Archiv 2014

Deutsche Schule Teneriffa – auf dem Weg zu den Vereinten Nationen


Nach über dreimonatiger Vorbereitung war es im März endlich so weit: Elf Schülerinnen und Schüler der Oberstufe der Deutschen Schule Teneriffa nahmen an der Konferenz „Change the World Model UN“ in New York teil.

1.600 Schülervertreterinnen und -vertreter aus allen fünf Kontinenten, von Pakistan über die Vereinigten Staaten bis hin zu vielen europäischen Ländern versuchten gemeinsam Lösungen zu drängenden internationalen Herausforderungen, wie der Bedrohung durch den Terrorismus, zu finden und ihre Meinungen auszutauschen. „Dabei spielten unsere Schülerinnen und Schüler als Vertreter Kanadas, der Philippinen und Malaysias in verschiedenen UN-Komitees eine wichtige Rolle und konnten die Positionen ihrer Länder in zahlreichen Resolutionen einbringen und Entscheidungsprozesse mitgestalten“, so Günter Zloch, Begleitlehrer der Deutschen Schule Teneriffa. „Nach den Erfahrungen der Model-UN-Konferenzen 2012 in Berlin und 2013 in München bildete die Konferenz in New York den krönenden Abschluss einer ganz ausgezeichneten Team- und Projektarbeit“.

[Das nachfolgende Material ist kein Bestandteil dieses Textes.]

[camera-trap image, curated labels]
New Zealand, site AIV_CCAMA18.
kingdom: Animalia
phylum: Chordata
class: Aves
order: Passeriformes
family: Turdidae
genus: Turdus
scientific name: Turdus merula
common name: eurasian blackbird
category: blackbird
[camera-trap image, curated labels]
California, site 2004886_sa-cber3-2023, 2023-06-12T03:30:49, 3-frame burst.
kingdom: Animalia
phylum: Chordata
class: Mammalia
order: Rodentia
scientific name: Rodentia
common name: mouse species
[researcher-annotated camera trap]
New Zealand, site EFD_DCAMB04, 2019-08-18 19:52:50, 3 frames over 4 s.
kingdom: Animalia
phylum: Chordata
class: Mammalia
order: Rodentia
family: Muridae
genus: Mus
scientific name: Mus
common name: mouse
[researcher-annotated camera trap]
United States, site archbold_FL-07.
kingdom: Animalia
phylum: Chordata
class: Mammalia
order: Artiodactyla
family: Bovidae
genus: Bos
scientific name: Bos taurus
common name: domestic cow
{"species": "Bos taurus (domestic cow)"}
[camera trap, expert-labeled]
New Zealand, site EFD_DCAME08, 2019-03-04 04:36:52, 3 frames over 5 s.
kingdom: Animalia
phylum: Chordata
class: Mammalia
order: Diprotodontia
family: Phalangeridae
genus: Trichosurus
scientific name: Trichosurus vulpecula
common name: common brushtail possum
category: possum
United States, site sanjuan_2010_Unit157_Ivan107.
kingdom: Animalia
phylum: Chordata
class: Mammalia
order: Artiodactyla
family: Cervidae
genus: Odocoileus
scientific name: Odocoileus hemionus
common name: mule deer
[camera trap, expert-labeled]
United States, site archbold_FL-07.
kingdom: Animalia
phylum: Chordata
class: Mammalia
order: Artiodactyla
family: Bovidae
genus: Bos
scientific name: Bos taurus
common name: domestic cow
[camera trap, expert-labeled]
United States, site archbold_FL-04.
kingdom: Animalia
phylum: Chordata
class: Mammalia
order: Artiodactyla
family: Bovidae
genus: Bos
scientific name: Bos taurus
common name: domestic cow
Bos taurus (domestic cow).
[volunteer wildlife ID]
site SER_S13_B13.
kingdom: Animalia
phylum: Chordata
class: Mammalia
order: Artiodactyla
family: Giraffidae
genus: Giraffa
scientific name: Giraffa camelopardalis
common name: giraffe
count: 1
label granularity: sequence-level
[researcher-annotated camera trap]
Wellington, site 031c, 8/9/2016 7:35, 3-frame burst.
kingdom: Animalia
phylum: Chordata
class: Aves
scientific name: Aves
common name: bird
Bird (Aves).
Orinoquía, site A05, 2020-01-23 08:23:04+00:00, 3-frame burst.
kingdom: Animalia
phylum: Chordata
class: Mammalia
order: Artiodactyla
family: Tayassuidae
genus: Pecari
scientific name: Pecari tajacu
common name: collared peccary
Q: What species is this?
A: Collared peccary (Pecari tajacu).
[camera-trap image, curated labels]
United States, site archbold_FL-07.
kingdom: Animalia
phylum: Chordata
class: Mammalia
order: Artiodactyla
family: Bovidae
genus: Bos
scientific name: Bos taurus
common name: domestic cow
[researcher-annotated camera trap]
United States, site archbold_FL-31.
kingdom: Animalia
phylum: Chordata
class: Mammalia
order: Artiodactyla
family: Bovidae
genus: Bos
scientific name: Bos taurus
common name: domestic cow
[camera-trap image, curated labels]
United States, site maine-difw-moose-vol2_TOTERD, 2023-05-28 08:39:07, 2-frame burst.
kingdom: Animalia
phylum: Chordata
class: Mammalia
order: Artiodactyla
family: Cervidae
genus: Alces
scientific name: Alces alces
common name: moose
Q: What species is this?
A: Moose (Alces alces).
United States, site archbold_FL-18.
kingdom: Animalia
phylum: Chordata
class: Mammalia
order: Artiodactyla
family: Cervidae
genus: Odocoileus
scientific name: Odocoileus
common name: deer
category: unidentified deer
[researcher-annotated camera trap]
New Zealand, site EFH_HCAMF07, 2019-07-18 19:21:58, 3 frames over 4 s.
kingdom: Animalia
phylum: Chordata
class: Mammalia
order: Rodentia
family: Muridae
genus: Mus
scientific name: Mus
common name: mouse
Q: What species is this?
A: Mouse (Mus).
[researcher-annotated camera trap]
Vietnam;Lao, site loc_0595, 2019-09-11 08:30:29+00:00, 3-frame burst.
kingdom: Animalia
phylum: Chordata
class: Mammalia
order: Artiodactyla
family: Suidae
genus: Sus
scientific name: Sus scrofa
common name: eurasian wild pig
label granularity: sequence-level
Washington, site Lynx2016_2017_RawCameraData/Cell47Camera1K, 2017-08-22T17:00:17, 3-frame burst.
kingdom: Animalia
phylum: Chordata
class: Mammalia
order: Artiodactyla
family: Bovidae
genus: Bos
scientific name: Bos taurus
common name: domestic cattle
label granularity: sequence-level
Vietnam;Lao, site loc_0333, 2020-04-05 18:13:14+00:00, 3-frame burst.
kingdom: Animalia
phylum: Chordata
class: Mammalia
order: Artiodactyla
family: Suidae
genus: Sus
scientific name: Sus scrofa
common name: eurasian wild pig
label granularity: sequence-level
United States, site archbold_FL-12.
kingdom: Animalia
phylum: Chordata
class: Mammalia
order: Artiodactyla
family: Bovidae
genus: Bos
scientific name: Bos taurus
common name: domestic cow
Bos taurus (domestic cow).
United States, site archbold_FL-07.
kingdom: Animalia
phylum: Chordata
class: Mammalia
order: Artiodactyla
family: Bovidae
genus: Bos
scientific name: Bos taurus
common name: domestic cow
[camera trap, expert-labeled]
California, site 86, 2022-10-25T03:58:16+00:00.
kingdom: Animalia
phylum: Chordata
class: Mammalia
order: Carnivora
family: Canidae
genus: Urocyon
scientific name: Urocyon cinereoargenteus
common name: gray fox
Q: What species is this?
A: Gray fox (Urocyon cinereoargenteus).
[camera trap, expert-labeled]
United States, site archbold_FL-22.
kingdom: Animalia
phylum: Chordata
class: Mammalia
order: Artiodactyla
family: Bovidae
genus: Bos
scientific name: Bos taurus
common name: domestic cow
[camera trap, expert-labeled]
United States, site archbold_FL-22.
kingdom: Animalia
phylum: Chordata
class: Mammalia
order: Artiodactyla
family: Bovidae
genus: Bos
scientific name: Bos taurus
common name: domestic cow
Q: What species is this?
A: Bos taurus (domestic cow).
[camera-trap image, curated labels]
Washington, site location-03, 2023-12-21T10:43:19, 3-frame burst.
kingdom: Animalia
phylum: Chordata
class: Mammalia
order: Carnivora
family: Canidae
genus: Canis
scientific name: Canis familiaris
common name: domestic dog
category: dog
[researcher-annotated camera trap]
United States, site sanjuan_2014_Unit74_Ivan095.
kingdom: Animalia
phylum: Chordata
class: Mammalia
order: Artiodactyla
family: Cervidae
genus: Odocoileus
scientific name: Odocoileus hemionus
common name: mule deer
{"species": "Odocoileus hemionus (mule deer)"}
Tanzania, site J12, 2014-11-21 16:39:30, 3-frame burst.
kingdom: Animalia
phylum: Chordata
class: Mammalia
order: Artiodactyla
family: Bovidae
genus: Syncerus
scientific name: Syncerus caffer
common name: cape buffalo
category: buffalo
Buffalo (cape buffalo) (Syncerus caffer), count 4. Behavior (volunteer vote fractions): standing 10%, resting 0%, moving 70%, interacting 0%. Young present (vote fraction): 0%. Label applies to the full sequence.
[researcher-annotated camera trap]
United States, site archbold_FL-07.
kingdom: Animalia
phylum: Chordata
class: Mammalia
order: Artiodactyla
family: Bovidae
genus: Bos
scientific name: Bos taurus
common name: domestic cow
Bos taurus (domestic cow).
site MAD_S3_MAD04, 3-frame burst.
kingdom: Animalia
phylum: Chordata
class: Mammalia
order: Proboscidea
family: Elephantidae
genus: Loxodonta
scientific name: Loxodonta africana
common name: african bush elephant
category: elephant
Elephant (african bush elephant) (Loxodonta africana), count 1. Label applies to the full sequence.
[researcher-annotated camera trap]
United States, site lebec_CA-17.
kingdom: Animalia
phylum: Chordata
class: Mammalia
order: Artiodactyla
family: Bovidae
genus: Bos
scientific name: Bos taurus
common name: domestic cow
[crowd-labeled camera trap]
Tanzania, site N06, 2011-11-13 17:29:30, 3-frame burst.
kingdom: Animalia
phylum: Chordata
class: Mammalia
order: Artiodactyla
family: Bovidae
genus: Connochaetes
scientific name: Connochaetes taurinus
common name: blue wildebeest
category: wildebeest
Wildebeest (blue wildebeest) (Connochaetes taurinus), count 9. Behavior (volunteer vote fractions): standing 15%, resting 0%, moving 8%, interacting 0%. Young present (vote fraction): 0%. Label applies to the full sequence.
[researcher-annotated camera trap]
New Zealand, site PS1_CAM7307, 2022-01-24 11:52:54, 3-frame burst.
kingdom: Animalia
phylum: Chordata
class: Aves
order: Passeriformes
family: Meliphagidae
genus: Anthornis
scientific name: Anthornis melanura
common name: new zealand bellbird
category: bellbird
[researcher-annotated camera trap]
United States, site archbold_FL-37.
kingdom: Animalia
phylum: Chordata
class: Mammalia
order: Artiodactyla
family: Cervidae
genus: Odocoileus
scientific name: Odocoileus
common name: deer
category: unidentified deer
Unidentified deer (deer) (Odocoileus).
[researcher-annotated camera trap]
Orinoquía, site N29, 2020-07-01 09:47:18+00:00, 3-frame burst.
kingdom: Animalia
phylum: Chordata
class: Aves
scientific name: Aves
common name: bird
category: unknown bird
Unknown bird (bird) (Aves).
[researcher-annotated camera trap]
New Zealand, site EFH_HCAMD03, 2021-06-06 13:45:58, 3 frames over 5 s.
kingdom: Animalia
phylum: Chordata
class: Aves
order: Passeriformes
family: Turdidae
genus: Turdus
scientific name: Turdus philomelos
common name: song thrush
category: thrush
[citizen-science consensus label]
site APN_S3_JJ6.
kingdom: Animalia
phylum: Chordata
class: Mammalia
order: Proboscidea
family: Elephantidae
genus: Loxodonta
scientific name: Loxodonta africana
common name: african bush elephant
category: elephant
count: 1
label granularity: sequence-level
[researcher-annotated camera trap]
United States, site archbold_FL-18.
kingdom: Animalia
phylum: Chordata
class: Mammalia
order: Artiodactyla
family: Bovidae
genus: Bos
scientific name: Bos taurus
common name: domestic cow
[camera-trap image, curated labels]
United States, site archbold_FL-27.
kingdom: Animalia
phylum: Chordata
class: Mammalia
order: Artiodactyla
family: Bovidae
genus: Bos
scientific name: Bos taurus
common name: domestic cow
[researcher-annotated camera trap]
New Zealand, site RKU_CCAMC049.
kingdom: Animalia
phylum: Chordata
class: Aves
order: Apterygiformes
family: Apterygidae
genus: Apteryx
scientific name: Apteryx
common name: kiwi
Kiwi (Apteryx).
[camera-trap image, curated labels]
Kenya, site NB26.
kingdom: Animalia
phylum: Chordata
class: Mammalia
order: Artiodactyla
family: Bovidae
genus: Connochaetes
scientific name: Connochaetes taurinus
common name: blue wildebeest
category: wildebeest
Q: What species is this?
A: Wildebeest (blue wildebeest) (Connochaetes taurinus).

Die drei intensiven Konferenztage am Hauptsitz der Vereinten Nationen am East River und im Grand Hyatt in Midtown Manhattan wurden von Reden des italienischen Botschafters bei den Vereinten Nationen und dem Vertreter Sri Lankas eröffnet und waren von Diskussionen, Gesprächen und dem Erstellen von Resolutionen geprägt.

Begegnung mit Spitzendiplomaten

Bereits vor der Konferenz hatten die Schülerinnen und Schüler die Gelegenheit, Spitzendiplomaten der Vereinten Nationen aus Deutschland, der Schweiz und Spanien zu begegnen. „Wir konnten die Arbeit in verschiedenen UN-Komitees live zu beobachten, den Sicherheitsrat zu besuchen und Antworten von Insidern zu drängenden weltpolitischen Ereignissen, wie der Krimkrise, zu erhalten“, berichtet Begleitlehrer Zloch. „So erfuhren wir bereits vor der internationalen Presse, was der Generalsekretär der Vereinten Nationen, Ban Ki Moon, bei seinem Treffen mit dem russischen Präsidenten Putin sagen würde und warum die Lage auf der Krim so komplex ist“. Gleichzeitig war die Begegnung mit den realen Vereinten Nationen natürlich die beste Vorbereitung auf die Model-UN-Konferenz, die am nächsten Tag in der General Assembly Hall stattfand.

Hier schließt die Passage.